Cariño: Baguio Connections 95

LAST week, we left off with Valentine’s greeting to one and all.

This week, we got a text from the Sylvia Ruff mentioned last week, who kindly corrected this column—it wasn’t Doris who owned D and S Fine Foods, but Lina Ng; we stand happily corrected. More from Sylvia: the assistant manager was George Ng (later of Teahouse fame, as earlier written here), whose assistant was Leona. Yes, we all now remember.

As some of us also remember, D and S at a point moved to UB Square, the corner of General Luna and Assumption to be exact, though not as well-stocked as it used to be on Session Road. And while the store has long closed shop, it lives on in our memories of a quieter Baguio that did not have to fight tooth and nail to stop these moves to put parking buildings in the park. So we gotta do what we gotta do, as the saying goes, and battle these commercial interests that run contrary to the environmental well-being of our fair city.

No to parking buildings in Burnham Park!

Speaking of which, the Baguio City Council on August 16, 2010 designated “that portion of Burnham Park between the children’s playground and the city orchidarium as site for the Mateo Cariño monument and as an Iblaoi Hertiage Garden (Resolution Numbered 182, Series of 2010).” No to a parking building there, either, please.

The above resolution was preceded by one passed by the City Council the year before on September 28, 2009 (Resolution 395, Series of 2009) that declared “February 23 of every year as Ibaloi Day in the City of Baguio to commemorate the date when the US Supreme Court recognized the legitimacy of Mateo Cariño’s struggle for Native Title and to give due recognition to the original indigenous inhabitants of the City.”
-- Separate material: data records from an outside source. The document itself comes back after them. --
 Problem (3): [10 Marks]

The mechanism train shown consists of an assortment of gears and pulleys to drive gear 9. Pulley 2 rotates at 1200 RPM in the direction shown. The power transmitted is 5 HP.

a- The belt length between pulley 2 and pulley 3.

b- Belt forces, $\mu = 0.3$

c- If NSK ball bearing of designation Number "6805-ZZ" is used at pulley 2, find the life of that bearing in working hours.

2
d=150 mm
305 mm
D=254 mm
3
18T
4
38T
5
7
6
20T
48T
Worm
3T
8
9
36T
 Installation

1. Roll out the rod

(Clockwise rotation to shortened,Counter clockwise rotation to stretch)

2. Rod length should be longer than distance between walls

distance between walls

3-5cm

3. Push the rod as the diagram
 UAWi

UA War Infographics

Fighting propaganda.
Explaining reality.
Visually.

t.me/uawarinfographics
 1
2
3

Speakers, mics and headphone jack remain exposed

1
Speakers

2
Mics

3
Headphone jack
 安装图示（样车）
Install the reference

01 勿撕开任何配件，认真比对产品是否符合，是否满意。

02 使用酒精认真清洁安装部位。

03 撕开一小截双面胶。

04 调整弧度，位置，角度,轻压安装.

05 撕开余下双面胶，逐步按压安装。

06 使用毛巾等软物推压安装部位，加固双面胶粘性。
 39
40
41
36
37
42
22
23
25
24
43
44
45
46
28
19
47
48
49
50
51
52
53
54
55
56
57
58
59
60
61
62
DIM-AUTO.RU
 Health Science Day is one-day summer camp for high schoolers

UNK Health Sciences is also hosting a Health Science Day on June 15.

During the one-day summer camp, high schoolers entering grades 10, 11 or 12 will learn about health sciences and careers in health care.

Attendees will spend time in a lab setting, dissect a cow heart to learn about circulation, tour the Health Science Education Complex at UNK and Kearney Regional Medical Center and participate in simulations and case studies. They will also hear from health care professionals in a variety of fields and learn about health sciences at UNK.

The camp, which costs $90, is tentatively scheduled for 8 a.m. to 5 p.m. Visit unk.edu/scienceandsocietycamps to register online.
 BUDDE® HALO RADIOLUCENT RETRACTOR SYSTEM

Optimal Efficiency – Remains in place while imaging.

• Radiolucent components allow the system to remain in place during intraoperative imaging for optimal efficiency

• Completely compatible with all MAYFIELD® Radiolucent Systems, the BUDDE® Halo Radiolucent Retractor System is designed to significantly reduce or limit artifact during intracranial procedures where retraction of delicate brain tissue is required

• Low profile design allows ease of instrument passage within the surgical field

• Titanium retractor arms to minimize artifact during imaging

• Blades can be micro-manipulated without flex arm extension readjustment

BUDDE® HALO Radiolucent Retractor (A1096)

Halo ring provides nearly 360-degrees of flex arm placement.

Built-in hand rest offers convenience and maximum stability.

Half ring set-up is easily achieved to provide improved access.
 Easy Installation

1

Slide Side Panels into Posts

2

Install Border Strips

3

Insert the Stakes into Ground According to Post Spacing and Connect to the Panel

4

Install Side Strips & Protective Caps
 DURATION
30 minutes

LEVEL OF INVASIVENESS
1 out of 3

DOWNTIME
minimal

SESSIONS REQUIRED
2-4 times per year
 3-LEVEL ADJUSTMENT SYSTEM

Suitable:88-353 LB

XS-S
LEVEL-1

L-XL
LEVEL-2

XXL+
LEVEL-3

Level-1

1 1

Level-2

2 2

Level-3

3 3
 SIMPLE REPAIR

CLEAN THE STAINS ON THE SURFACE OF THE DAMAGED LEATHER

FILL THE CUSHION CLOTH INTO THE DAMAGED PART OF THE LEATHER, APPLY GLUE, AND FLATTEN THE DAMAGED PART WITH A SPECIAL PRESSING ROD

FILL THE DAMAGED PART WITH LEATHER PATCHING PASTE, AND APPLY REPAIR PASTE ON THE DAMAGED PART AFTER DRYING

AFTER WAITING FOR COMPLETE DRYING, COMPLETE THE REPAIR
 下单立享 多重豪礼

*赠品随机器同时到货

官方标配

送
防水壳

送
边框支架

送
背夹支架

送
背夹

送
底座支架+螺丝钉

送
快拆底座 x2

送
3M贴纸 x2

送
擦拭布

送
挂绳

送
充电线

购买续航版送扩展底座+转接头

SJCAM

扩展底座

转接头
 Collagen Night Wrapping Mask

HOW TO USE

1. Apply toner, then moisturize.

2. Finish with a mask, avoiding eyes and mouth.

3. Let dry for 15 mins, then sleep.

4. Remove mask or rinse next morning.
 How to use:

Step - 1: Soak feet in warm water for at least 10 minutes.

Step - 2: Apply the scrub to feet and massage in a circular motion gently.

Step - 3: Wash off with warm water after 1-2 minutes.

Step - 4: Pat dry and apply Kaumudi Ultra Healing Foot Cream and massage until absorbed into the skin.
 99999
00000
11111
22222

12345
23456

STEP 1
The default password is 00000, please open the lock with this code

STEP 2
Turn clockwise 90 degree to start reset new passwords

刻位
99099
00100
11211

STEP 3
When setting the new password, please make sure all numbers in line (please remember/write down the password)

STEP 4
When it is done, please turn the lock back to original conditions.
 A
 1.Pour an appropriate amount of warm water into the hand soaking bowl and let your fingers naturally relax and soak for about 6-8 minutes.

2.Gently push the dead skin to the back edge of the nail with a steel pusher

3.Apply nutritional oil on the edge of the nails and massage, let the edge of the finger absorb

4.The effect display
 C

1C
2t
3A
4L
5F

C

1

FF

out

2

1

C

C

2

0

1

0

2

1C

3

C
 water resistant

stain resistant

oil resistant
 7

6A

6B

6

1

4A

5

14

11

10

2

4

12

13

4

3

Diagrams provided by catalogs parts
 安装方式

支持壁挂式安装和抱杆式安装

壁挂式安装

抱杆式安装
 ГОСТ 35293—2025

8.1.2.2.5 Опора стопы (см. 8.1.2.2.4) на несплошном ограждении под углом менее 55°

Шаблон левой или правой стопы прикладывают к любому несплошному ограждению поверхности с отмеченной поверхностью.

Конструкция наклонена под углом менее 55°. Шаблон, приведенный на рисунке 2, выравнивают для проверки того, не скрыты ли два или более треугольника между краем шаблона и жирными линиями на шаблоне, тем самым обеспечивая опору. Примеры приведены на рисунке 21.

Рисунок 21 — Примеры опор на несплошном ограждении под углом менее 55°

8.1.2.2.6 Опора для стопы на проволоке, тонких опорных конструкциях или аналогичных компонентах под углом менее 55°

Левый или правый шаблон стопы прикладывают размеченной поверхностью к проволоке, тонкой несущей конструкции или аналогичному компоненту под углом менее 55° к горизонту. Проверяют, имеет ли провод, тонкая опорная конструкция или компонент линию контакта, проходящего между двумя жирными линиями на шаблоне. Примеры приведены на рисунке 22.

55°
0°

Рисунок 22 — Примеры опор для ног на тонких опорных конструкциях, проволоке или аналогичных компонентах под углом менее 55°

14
Subsequently, on January 28, 2013, the City Council passed Ordinance Numbered 09 (Series of 2013) “institutionalizing the Ibaloi day and making it a regular activity of the City Government of Baguio.” This year, February 23 fall on this weekend, but Ibaloy Day activities have been cancelled due to the Coronavirus precautions we all must take.

Still, let us this weekend commemorate that US Supreme Court decision penned by legendary Justice Oliver Wendell Holmes Jr. that affirmed Native Title in Baguio, Benguet, the Philippines, the US, and actually internationally. This column revisited the decision just recently and for the nth time, again appreciating that it is indeed a masterpiece of jurisprudence and of writing.

Oft-quoted from that decision are the following lines. “Whatever the law upon these points may be, and we mean to go no further than the necessities of decision demand, every presumption is and ought to be against the Government in a case like the present. It might, perhaps, be proper and sufficient to say that when, as far back as testimony or memory goes, the land has been held by individuals under a claim of private ownership, it will be presumed to have been held in the same way from before the Spanish conquest, and never to have been public land.”

What is often missed perhaps is that Holmes decision on Native Title should not be held as ‘the enemy” by our local and national governments. Rather it is one we should as a nation be proud has its roots in Baguio, amongst ourselves, as Filipinos. For who was the old chieftain Mateo anyway, if not the original Filipino, unbowed.